— start of PASSAGE —

It’s been five years since ESPN last had to grapple with the prospect of producing a New Year’s Eve edition of the College Football Playoff semifinals, and while the festivities will likely make a dent in the TV ratings, the impact on Bristol’s overall bowl season ad-sales haul should be minimal.
That the overlap of the two play-in games and Amateur Night might be less than ideal was first proven out back in 2015, the second year of the CFP era. When Oklahoma and Clemson kicked off the Orange Bowl off at 4 p.m. EST, scores of fans on the East Coast were making an early break away from the office, while millions of their counterparts out West were still in the thick of the final business day of the year.
If there had been any doubt as to the essential myopia of the CFP executive board’s assertion that it would forge a new holiday tradition in the face of an age-old ritual, the Nielsen data served as a hearty kick in the pants. The Orange Bowl averaged 15.6 million viewers, down 45% versus the analogous Oregon-Florida State Rose Bowl game, which drew 28.2 million on the very first day of that same year.

— end of PASSAGE —
— start of RECORDED INFORMATION —

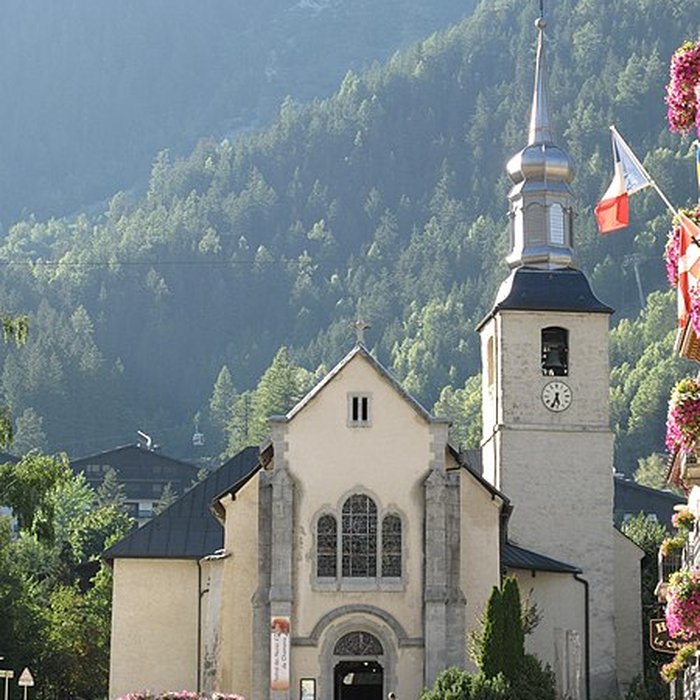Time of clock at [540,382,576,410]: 5:33
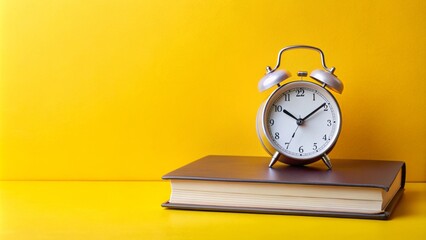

— end of RECORDED INFORMATION —

◆ GOALS
1) Name every college football team mentioned in the College Football Playoff article.
2) Extend the College Football Playoff article, picking up after its final sentence.
The listing above comes from a separate source unrelated to the College Football Playoff article.

◆ THE RESPONSES
1) Oklahoma, Clemson, Oregon, Florida State

2)
As fans in the Eastern time zone began to make their way off the couch and toward their various New Year’s destinations, ESPN’s presentation of the Cotton Bowl began. Thus, while No. 1 seed Alabama faced off against Michigan State, the number of people watching TV had begun to plummet; per Nielsen, 30 million fewer people were watching TV at the half than was the case during the midway point of the comparable ‘Bama-Ohio State playoff 364 days earlier. The final tally for the telecast: 18.6 million viewers, down 34%. (In addition to the huge drop in HUT levels—industry argot for “Homes Using TV,” the 38-0 blowout did Bristol no favors.)
In July 2016, the CFP board announced that it would shift the semis away from any Dec. 31 that fell on a weekday, a move that eliminated conflicts in 2018, 2019, 2024 and 2025. Because a Friday that immediately precedes a NYE Saturday is now a federally observed holiday, this year’s Dec. 31 date was retained. (Next year’s semis also stayed put, as the final day of 2022 will fall on a Saturday.)
Because most office drones will have Friday off, the HUT levels for the early NYE game (Cincinnati-Alabama in the Cotton Bowl) should be relatively stable, with usage unlikely to drop by more than 8% from the standard December Saturday levels. The real crunch will come with the resumption of the long-deferred rounds of holiday party-going, as the Orange Bowl (Georgia-Michigan) will coincide with a good deal of merriment in the Eastern and Central time zones, which is where you’ll find 77% of the nation’s TV homes. That said, now that out-of-home deliveries are part of the national ratings sample and just about everyone has a portable viewing device in their pocket, ESPN will be credited with a host of deliveries that wouldn’t have counted back in 2015.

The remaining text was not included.